Size of the expected output does not make sense

I think we must just be missing your point here. If you have a real number that you are trying to approximate, there are two ways your approximation can be wrong: it can be too low or too high, right? And if you are getting real divergence instead of convergence (meaning that your learning rate is way too high or, as in Chay’s case here, the algorithm is just broken), it can go in either direction, right?

He was adding the gradients instead of subtracting them, so things were going in the opposite direction that they should have to make the answer better. But the new more wrong answer can be more of an underestimate or more of an overestimate.

@paulinpaloalto I get that part, but whether we head North or South must be signalling different things, like ‘gradient explosion’ vs ‘vanishing gradients’ no ? I mean going to infinity is an extreme, extreme case. But the direction in signalling is apparent.

The other thing to remember here is that the real cause of the NaN when dealing with cross entropy loss is floating point “saturation”. If you look at the cost function, there are two terms: the y = 1 term and the y = 0 term. In the first you have log(\hat{y}) and in the second you have log(1 - \hat{y}), so if you ever hit a case in which \hat{y} = 1 or \hat{y} = 0 exactly, then you end up with log(0) which is -Inf. And as I demonstrated earlier, if you get unlucky and that is multiplied by 0 in the form of either y or (1 - y), then you end up with NaN. That must be what is happening in Chay’s case, which I hope to demonstrate once I find the time.

Well, I think you mean ‘overflow’, but we can talk about this another time, and we are ‘talking shop’ about what really is probably ‘not the student’s problem’.

In any case – respect

For anyone that doesn’t know me here-- You are lucky to have a bunch of very intelligent volunteer mentors, but when I am unsure about something… Man, like a shark, I bite.

This, however, is not representative of any of my colleagues :grin:

Overflow means the number you need to represent is too large to be represented in the type of floating point you are using. In binary64 that would be 1.8 * 10^{308} or thereabouts. I’m describing a different phenomenon: the accuracy you can represent in floating point is too small to represent the difference you need to represent. The value of \hat{y} is the output of sigmoid, so it can never be exactly 0 or 1 mathematically, right? But in floating point it can “saturate” and round to exactly 0 or 1. Or maybe you could call that a form of “underflow”, but “saturation” is the term I’ve seen used.
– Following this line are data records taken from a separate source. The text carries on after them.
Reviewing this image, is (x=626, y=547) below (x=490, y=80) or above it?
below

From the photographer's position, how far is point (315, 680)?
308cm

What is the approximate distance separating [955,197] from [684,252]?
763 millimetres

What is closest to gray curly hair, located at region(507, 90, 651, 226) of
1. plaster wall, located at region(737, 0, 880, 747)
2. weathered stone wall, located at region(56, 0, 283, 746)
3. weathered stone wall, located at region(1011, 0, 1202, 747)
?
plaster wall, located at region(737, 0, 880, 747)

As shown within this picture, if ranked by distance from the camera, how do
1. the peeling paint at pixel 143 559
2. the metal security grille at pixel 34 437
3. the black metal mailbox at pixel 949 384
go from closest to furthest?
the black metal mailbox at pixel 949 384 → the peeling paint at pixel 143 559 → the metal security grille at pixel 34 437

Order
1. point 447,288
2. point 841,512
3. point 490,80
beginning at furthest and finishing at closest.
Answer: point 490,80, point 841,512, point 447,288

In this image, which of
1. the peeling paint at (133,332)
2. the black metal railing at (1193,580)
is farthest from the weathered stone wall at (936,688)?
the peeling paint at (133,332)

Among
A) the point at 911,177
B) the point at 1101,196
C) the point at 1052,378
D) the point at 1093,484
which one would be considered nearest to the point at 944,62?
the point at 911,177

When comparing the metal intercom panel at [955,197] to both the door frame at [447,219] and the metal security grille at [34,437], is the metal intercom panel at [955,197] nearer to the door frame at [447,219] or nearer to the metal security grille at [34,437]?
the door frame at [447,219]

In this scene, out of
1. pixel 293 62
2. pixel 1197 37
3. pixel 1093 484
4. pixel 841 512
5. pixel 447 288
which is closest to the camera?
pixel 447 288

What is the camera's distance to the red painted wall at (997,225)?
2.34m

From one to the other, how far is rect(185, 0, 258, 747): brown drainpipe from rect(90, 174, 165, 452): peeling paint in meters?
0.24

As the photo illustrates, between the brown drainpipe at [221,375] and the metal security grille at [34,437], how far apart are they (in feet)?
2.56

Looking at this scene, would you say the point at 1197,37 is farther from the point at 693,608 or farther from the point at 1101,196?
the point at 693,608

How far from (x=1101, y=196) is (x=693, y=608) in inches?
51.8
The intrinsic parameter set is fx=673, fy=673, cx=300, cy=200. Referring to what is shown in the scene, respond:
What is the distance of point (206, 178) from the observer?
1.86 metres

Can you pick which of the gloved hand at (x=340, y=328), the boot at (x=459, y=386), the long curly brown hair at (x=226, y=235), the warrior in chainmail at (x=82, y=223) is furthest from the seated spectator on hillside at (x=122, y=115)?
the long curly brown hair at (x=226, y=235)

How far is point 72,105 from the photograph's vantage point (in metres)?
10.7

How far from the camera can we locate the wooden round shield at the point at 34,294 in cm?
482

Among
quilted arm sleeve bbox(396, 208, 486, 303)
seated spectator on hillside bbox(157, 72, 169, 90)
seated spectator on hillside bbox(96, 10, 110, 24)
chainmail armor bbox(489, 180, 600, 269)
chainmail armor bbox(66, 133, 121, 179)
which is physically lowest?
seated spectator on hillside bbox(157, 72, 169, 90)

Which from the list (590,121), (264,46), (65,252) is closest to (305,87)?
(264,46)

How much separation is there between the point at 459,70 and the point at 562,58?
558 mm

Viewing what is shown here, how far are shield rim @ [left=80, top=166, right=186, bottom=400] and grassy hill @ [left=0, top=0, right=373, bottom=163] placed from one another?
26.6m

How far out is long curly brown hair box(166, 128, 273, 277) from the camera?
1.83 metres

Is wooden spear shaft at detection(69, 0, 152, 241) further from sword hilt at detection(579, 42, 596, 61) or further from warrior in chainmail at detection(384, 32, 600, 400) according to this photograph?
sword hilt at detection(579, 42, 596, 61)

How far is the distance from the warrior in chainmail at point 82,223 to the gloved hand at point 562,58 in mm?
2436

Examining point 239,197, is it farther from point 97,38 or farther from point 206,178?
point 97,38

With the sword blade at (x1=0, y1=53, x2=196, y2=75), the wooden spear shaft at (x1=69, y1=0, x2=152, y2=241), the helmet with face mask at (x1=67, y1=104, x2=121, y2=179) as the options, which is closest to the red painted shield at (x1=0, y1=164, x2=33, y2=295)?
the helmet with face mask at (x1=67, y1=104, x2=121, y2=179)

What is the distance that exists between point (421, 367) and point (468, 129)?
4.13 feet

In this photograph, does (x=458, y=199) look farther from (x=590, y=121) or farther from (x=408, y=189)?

I cannot think how else you get to NaN, less it is overflow, or you are doing something ‘non-computational’. Perhaps you can educate me.

(or perhaps as you suggest, ‘underflow’… But this would be a really strange thing, exclusive to Neural Nets-- Or I have never had to deal with that problem previously, but now you have me considering…)

I demonstrated the phenomenon earlier in this thread. If you try to compute 0 * Inf, that gives you NaN. 42 * Inf is Inf, but 0 * Inf just doesn’t make any sense. It is “Not a Number”.

Please go back and actually study those examples I gave. I demonstrated a number of things about how Inf and NaN behave in IEEE 754 floating point.

This really isn’t worth spending this much energy on. If you get either Inf or NaN it means something is wrong and you need to figure out what it was that went wrong. There are cases in which you know it is a risk because of “saturation” and you can defend yourself against it. As an example, here’s a thread which talks about that.

It is not Paul;.because I meant ‘no offense’, to you or anyone.

As I am ever so slightly unsure this morning, I just wished to clarify I am lucky to have gotten to know Paul a bit-- So, sometimes I joust/tease him a little bit.

Otherwise, it is only ‘intellectually’ I am a shark, or I take the bait.

Sorry if metaphors are ‘verboten’.